To The Editor:
I read with interest the article entitled "Combined Percutaneous
Internal and External Fixation of Type-C Tibial Plafond Fractures. A Review of
Twenty-two Cases" (2002;84[Suppl 2]:109-15), by Manca et al. The method
of reduction of small articular fragments with use of curved 3-mm Kirschner
wire inserted through a proximal hole and under image intensifier control was
innovative and commendable. I am interested to know whether the reduction of
the fracture could have been better maintained with multiplane Ilizarov
fixation instead of the monoplane Orthofix hybrid that was used. Perhaps this
would have prevented the kind of malunion shown in one of the illustrations
(Fig. 10-D). Also, was there any difference in the results of the cases in
which the operation was delayed between eight and sixteen days and those of
the cases in which the operation was performed immediately? Finally, implants
around the ankle joint usually are supposed to be removed as soon as their
purpose is over. I wonder why some of the implants were not removed even as
long as seven years after the operation (Fig. 9-C).
Because of the presence of small fragments, we believe that fixation of the
distal part of the fracture is best achieved with a circular frame with
tensioned wires. Fixation of the proximal part can be performed according to
the surgeon's preference. Fixation can be achieved with either a hybrid (a
combination of screws and wires) or a circular frame. We prefer hybrid
fixation because implantation is quicker even in an emergency situation, it is
easier to manage, and it is more comfortable and less cumbersome for the
patient. Regarding the case illustrated in Figure 10, this was a polytrauma
case treated in an emergency setting with a quick surgery consisting of closed
reduction of the fracture and bridging external fixation.

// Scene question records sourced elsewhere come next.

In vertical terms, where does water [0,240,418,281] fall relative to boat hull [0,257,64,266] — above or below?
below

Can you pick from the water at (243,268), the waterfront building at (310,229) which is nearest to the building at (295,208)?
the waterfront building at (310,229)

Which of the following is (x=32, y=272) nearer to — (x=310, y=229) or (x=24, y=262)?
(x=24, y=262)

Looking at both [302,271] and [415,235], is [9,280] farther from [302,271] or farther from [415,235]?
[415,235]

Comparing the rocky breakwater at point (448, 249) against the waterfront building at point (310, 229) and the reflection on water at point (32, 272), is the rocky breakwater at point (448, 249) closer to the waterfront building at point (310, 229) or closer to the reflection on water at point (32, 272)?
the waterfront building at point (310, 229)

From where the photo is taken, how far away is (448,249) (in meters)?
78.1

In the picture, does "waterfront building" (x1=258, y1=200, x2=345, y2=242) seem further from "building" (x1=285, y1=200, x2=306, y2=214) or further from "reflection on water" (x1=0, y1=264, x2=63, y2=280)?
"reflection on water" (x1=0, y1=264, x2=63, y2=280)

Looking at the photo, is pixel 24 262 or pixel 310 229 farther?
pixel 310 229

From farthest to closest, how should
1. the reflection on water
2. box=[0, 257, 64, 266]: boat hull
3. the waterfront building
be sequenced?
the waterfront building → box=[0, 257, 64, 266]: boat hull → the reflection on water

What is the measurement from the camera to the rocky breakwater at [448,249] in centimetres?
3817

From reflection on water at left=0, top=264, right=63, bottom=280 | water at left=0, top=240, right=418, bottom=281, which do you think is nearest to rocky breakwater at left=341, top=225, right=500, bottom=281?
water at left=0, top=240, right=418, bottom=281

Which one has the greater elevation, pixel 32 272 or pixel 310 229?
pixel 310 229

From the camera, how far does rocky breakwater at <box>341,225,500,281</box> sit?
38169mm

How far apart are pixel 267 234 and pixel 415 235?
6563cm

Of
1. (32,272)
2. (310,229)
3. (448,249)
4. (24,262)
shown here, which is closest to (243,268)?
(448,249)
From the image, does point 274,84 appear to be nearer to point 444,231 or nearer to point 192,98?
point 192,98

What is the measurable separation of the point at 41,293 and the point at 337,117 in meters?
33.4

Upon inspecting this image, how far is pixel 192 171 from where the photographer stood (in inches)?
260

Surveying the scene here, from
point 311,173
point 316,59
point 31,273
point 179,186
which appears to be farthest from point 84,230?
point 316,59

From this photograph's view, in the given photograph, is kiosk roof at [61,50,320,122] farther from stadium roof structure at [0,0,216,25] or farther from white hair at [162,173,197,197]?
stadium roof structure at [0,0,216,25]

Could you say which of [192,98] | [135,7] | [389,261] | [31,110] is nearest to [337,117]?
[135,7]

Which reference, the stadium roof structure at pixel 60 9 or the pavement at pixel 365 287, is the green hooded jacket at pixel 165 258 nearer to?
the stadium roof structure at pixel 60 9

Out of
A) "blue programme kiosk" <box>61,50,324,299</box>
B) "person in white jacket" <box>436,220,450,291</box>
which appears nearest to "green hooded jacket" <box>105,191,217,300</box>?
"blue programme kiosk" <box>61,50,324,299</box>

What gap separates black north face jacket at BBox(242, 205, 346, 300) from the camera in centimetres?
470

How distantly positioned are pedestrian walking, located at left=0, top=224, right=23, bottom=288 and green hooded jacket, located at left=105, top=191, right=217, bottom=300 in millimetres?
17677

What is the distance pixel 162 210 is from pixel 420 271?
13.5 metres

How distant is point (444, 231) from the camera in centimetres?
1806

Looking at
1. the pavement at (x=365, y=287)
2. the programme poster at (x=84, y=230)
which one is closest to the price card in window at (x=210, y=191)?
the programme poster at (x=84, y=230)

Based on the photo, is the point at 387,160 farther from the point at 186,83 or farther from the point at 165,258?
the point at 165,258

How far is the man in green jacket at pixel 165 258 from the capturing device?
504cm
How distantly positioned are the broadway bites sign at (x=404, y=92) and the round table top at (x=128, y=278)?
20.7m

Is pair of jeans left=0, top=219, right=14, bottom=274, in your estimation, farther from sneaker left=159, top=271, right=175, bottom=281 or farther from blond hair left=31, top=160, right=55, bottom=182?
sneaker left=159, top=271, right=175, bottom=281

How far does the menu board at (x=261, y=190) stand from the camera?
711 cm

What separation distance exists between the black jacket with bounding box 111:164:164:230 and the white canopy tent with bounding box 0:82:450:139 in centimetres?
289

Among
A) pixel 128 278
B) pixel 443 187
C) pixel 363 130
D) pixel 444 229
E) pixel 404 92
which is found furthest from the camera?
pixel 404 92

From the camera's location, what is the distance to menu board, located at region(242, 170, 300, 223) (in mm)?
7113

The monoaxial external fixator was changed into a hybrid configuration,
with a distal circular frame applied six weeks after the injury. Even if a
certain degree of recurvatum of the tibia was present, the patient had an
excellent clinical result. At seven years postoperatively, he still had an
adequate range of motion of the ankle joint without pain. In these cases, a
certain degree of recurvatum of the tibia is generally well tolerated as it
helps to recover the extension of the ankle joint.
We did not find any significant difference between the results of the
patients treated immediately after injury and those of the patients treated
after eight to sixteen days. When reduction was delayed, reduction of the
fracture was more complicated, surgical time was longer, and both the patient
and the surgeon were exposed to x-rays for a considerably longer period.
We generally remove implants around the ankle joint as soon as
consolidation is achieved. In the case illustrated in Figure 9, the patient
refused to undergo a second surgery to have the implants removed.